In [1]:

import matplotlib.pyplot as plt
import numpy as np
import sklearn.mixture

np.random.seed(42)

In [2]:

exon_data = np.loadtxt('data/Twoexondata.txt')
print exon_data.shape
plt.scatter(exon_data[:, 0], exon_data[:, 1])

(3000, 2)

Out[2]:

<matplotlib.collections.PathCollection at 0xb4ef72c>

Problem 1: K-Means¶

Implement K-Means¶

In [3]:

class Clustering(object):
    """Represents a clustering of data."""

    def __init__(self, centroids, assignments, error):
        self.centroids = centroids
        self.assignments = assignments
        self.error = error

    def __repr__(self):
        return "<Clustering error={0}>".format(self.error)

In [4]:

class KMeans(object):
    def __init__(self, num_clusters=3, num_random_inits=10, max_iters=100, error_delta=10e-5):
        """Implementation of K-means clustering.
        
        Clusters the data into `num_clusters` clusters. Does `num_random_inits` random restarts
        and tracks the clustering that minimizes the error (within-cluster sum of squares).
        Each random restart goes for a maximum of `max_iters` iterations or until the error
        decreases by less than `error_delta` in a single iteration.
        """
        self.num_clusters = num_clusters
        self.num_random_inits = num_random_inits
        self.max_iters = max_iters
        self.error_delta = error_delta
        self.data = None

    def cluster(self, data):
        """Do the clustering."""
        self.data = data
        clusterings = [self._do_single_cluster(self.data) for _ in xrange(self.num_random_inits)]
        clusterings.sort(key=lambda c: c.error)
        self.clusterings = clusterings
        return self
    
    def get_all_errors(self):
        """Return a list of the errors, one for each random restart."""
        return np.array([c.error for c in self.clusterings])

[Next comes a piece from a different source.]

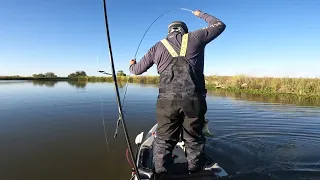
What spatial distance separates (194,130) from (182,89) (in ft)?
1.99

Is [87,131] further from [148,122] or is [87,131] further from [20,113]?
[20,113]

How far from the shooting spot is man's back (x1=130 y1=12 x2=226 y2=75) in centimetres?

    def get_best_clustering(self):
        """Get the Clustering with the smallest error."""
        return self.clusterings[0]
    
    def get_error_coef_variation(self):
        """Get the coefficient of variation of the errors. The smaller the result,
        the less sensitive the clustering quality is to starting guesses."""
        errors = self.get_all_errors()
        return np.std(errors) / np.mean(errors)

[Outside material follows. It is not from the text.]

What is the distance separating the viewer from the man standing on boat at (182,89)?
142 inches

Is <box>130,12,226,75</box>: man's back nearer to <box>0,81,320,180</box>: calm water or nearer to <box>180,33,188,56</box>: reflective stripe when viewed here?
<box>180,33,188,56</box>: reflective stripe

    def get_plot(self, clustering):
        """Return a plot of the data colored by clusters."""
        fig, ax = plt.subplots()
        ax.scatter(self.data[:, 0], self.data[:, 1], c=clustering.assignments)
        x, y = clustering.centroids[:, 0], clustering.centroids[:, 1]
        ax.scatter(x, y, s=1000, marker='*', label='Centroid')
        ax.legend()
        return fig
    
    def get_best_plot(self):
        """Return a plot of the data colored by the best clustering."""
        return self.get_plot(self.get_best_clustering())

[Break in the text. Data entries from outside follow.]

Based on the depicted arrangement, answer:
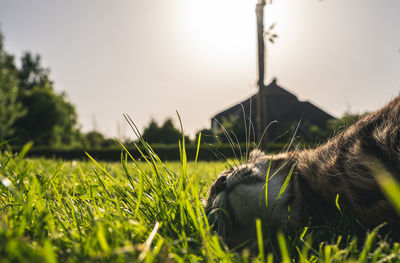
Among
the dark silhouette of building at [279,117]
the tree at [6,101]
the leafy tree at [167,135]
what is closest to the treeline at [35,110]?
the tree at [6,101]

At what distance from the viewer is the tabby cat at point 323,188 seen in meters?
1.00

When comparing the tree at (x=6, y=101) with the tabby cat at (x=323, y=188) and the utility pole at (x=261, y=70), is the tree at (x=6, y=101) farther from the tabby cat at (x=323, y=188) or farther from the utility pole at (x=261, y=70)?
the tabby cat at (x=323, y=188)

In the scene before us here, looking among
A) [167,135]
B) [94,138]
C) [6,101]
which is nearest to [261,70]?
[167,135]

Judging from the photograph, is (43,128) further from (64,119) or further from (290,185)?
(290,185)

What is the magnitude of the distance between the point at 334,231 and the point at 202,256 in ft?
1.86

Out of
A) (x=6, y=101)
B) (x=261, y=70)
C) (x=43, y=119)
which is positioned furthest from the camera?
(x=43, y=119)

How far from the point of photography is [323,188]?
46.0 inches

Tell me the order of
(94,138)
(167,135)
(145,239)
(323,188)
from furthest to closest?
1. (94,138)
2. (167,135)
3. (323,188)
4. (145,239)

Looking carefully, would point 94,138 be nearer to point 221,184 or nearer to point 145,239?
point 221,184

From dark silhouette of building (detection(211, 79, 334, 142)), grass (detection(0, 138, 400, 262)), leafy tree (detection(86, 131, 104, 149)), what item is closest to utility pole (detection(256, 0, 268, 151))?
dark silhouette of building (detection(211, 79, 334, 142))

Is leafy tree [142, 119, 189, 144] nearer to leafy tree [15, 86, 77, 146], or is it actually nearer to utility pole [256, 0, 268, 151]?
utility pole [256, 0, 268, 151]

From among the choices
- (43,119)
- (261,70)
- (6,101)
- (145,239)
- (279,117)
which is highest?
(6,101)

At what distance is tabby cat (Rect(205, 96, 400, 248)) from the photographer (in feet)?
3.28

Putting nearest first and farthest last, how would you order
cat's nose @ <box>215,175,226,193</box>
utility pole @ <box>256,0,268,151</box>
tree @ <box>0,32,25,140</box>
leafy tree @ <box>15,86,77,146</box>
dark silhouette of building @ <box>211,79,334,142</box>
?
cat's nose @ <box>215,175,226,193</box>
dark silhouette of building @ <box>211,79,334,142</box>
utility pole @ <box>256,0,268,151</box>
tree @ <box>0,32,25,140</box>
leafy tree @ <box>15,86,77,146</box>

    def _do_single_cluster(self, data):
        """ Do a single clustering."""
        num_samples = data.shape[0]
        centroids = data[np.random.choice(num_samples, size=self.num_clusters, replace=False)]
        assignments = np.zeros(num_samples)
        
        error = float('inf')
        
        iteration = 0
        while iteration < self.max_iters:
            # E-step. Compute assignment of points to clusters.
            for i, sample in enumerate(data):
                centroid_dists = ((centroids - sample)**2).sum(axis=1)
                assignments[i] = np.argmin(centroid_dists)
            
            # M-step. Set each centroid's location as the mean of the points
            # assigned to it.
            new_error = 0.0
            for c, centroid in enumerate(centroids):
                centroids[c, :] = data[assignments == c].mean(axis=0)
                new_error += ((centroids[c] - data[assignments == c])**2).sum(axis=1).sum()
            
            # Quit early if the error delta is small enough.
            assert new_error <= error
            error_delta = abs(error - new_error)
            error = new_error
            if error_delta < self.error_delta:
                break

            iteration += 1

        return Clustering(centroids, assignments, error)

Run K-Means on Exon Data¶

In [5]:

def cluster_and_plot(data, num_clusters=3):
    kmeans = KMeans(num_clusters=num_clusters, num_random_inits=10, max_iters=1000)
    kmeans.cluster(data)
    clustering = kmeans.get_best_clustering()
    errors = np.array(sorted(kmeans.get_all_errors()))
    print num_clusters, 'clusters:'
    print '  Error: {0} +/- {1}'.format(errors.mean(), errors.std())
    print '  Coefficient of variation:', kmeans.get_error_coef_variation()
    #print '  Individual errors:', sorted(kmeans.get_all_errors())
    return kmeans.get_best_plot()

In [6]:

_ = cluster_and_plot(exon_data, num_clusters=3)

3 clusters:
  Error: 1525.98594799 +/- 0.133725778612
  Coefficient of variation: 8.76323787831e-05

In [7]:

_ = cluster_and_plot(exon_data, num_clusters=5)

5 clusters:
  Error: 1006.88059977 +/- 28.1882006481
  Coefficient of variation: 0.0279955743059

In [8]:

_ = cluster_and_plot(exon_data, num_clusters=8)

8 clusters:
  Error: 669.252603213 +/- 7.79066356633
  Coefficient of variation: 0.0116408416328

For each number of clusters I tried, I printed the mean error +/- one standard deviation (sum of squared distances of all points form their centroids) as well as the coefficient of variation of these errors. With 3 clusters, the coefficient of variation is very small which shows K-means is not very sensitive to the initial guesses in this case. The variation is higher for the examples with more clusters, but not by much.

Problem 2¶

In [9]:

def plot_error_ellipse(mu, sigma, std=2, ax=None, **kwargs):
    if ax is None:
        ax = plt.gca()
    num_points = 1000
    L = np.linalg.cholesky(sigma)
    points = np.linspace(0, 1, num=num_points)
    circle = np.array([np.cos(2 * np.pi * points),
                       np.sin(2 * np.pi * points)]) * std
    ellipse = L.dot(circle) + np.tile(mu, (num_points, 1)).T
    ax.plot(ellipse[0, :], ellipse[1, :], **kwargs)

In [10]:

np.random.seed(42)

In [11]:

def gmm_and_plot(data, n_components=3):
    gmm = sklearn.mixture.GMM(n_components=n_components, cvtype='full')
    gmm.fit(data)

    plt.scatter(data[:, 0], data[:, 1], c=gmm.predict(data), alpha=0.7)
    for c in xrange(gmm.n_components):
        plot_error_ellipse(gmm.means[c], gmm.covars[c], linewidth=2, color='black')
    plt.title("GMM with {0} Components".format(n_components))

In [12]:

gmm_and_plot(exon_data, n_components=3)

In [14]:

gmm_and_plot(exon_data, n_components=8)